Print every one of the records verbatim, omitting nothing.

Stored data:

# # # # #

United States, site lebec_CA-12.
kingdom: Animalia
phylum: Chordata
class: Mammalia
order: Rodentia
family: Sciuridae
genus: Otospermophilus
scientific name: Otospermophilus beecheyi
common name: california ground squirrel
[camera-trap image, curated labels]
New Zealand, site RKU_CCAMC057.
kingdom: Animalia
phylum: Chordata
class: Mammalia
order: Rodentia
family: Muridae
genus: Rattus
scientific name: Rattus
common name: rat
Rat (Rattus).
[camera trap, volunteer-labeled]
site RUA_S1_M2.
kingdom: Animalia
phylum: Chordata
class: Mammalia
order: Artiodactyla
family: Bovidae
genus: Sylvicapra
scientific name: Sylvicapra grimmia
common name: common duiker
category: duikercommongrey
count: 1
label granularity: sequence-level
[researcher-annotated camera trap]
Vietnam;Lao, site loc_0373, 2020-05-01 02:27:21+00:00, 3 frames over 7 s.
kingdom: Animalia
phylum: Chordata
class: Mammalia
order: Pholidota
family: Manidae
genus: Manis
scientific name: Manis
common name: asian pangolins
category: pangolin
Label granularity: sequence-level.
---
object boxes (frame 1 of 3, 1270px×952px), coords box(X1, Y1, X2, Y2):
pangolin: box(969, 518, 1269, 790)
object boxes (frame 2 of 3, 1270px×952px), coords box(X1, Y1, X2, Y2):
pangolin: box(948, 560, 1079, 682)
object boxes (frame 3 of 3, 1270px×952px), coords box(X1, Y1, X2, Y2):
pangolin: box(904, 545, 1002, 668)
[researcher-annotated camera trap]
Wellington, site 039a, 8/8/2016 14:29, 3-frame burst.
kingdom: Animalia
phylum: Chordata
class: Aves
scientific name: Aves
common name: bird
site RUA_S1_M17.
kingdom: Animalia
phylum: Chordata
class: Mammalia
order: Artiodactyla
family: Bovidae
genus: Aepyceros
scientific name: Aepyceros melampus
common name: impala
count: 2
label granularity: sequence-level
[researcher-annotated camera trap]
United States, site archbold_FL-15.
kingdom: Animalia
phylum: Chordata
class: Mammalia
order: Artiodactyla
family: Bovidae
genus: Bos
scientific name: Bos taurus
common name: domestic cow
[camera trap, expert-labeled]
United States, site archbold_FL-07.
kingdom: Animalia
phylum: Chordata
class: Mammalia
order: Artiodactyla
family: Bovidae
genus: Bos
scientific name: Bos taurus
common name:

# # # # #

> [Answer to this problem]:
United States, site lebec_CA-12.
kingdom: Animalia
phylum: Chordata
class: Mammalia
order: Rodentia
family: Sciuridae
genus: Otospermophilus
scientific name: Otospermophilus beecheyi
common name: california ground squirrel
[camera-trap image, curated labels]
New Zealand, site RKU_CCAMC057.
kingdom: Animalia
phylum: Chordata
class: Mammalia
order: Rodentia
family: Muridae
genus: Rattus
scientific name: Rattus
common name: rat
Rat (Rattus).
[camera trap, volunteer-labeled]
site RUA_S1_M2.
kingdom: Animalia
phylum: Chordata
class: Mammalia
order: Artiodactyla
family: Bovidae
genus: Sylvicapra
scientific name: Sylvicapra grimmia
common name: common duiker
category: duikercommongrey
count: 1
label granularity: sequence-level
[researcher-annotated camera trap]
Vietnam;Lao, site loc_0373, 2020-05-01 02:27:21+00:00, 3 frames over 7 s.
kingdom: Animalia
phylum: Chordata
class: Mammalia
order: Pholidota
family: Manidae
genus: Manis
scientific name: Manis
common name: asian pangolins
category: pangolin
Label granularity: sequence-level.
---
object boxes (frame 1 of 3, 1270px×952px), coords box(X1, Y1, X2, Y2):
pangolin: box(969, 518, 1269, 790)
object boxes (frame 2 of 3, 1270px×952px), coords box(X1, Y1, X2, Y2):
pangolin: box(948, 560, 1079, 682)
object boxes (frame 3 of 3, 1270px×952px), coords box(X1, Y1, X2, Y2):
pangolin: box(904, 545, 1002, 668)
[researcher-annotated camera trap]
Wellington, site 039a, 8/8/2016 14:29, 3-frame burst.
kingdom: Animalia
phylum: Chordata
class: Aves
scientific name: Aves
common name: bird
site RUA_S1_M17.
kingdom: Animalia
phylum: Chordata
class: Mammalia
order: Artiodactyla
family: Bovidae
genus: Aepyceros
scientific name: Aepyceros melampus
common name: impala
count: 2
label granularity: sequence-level
[researcher-annotated camera trap]
United States, site archbold_FL-15.
kingdom: Animalia
phylum: Chordata
class: Mammalia
order: Artiodactyla
family: Bovidae
genus: Bos
scientific name: Bos taurus
common name: domestic cow
[camera trap, expert-labeled]
United States, site archbold_FL-07.
kingdom: Animalia
phylum: Chordata
class: Mammalia
order: Artiodactyla
family: Bovidae
genus: Bos
scientific name: Bos taurus
common name:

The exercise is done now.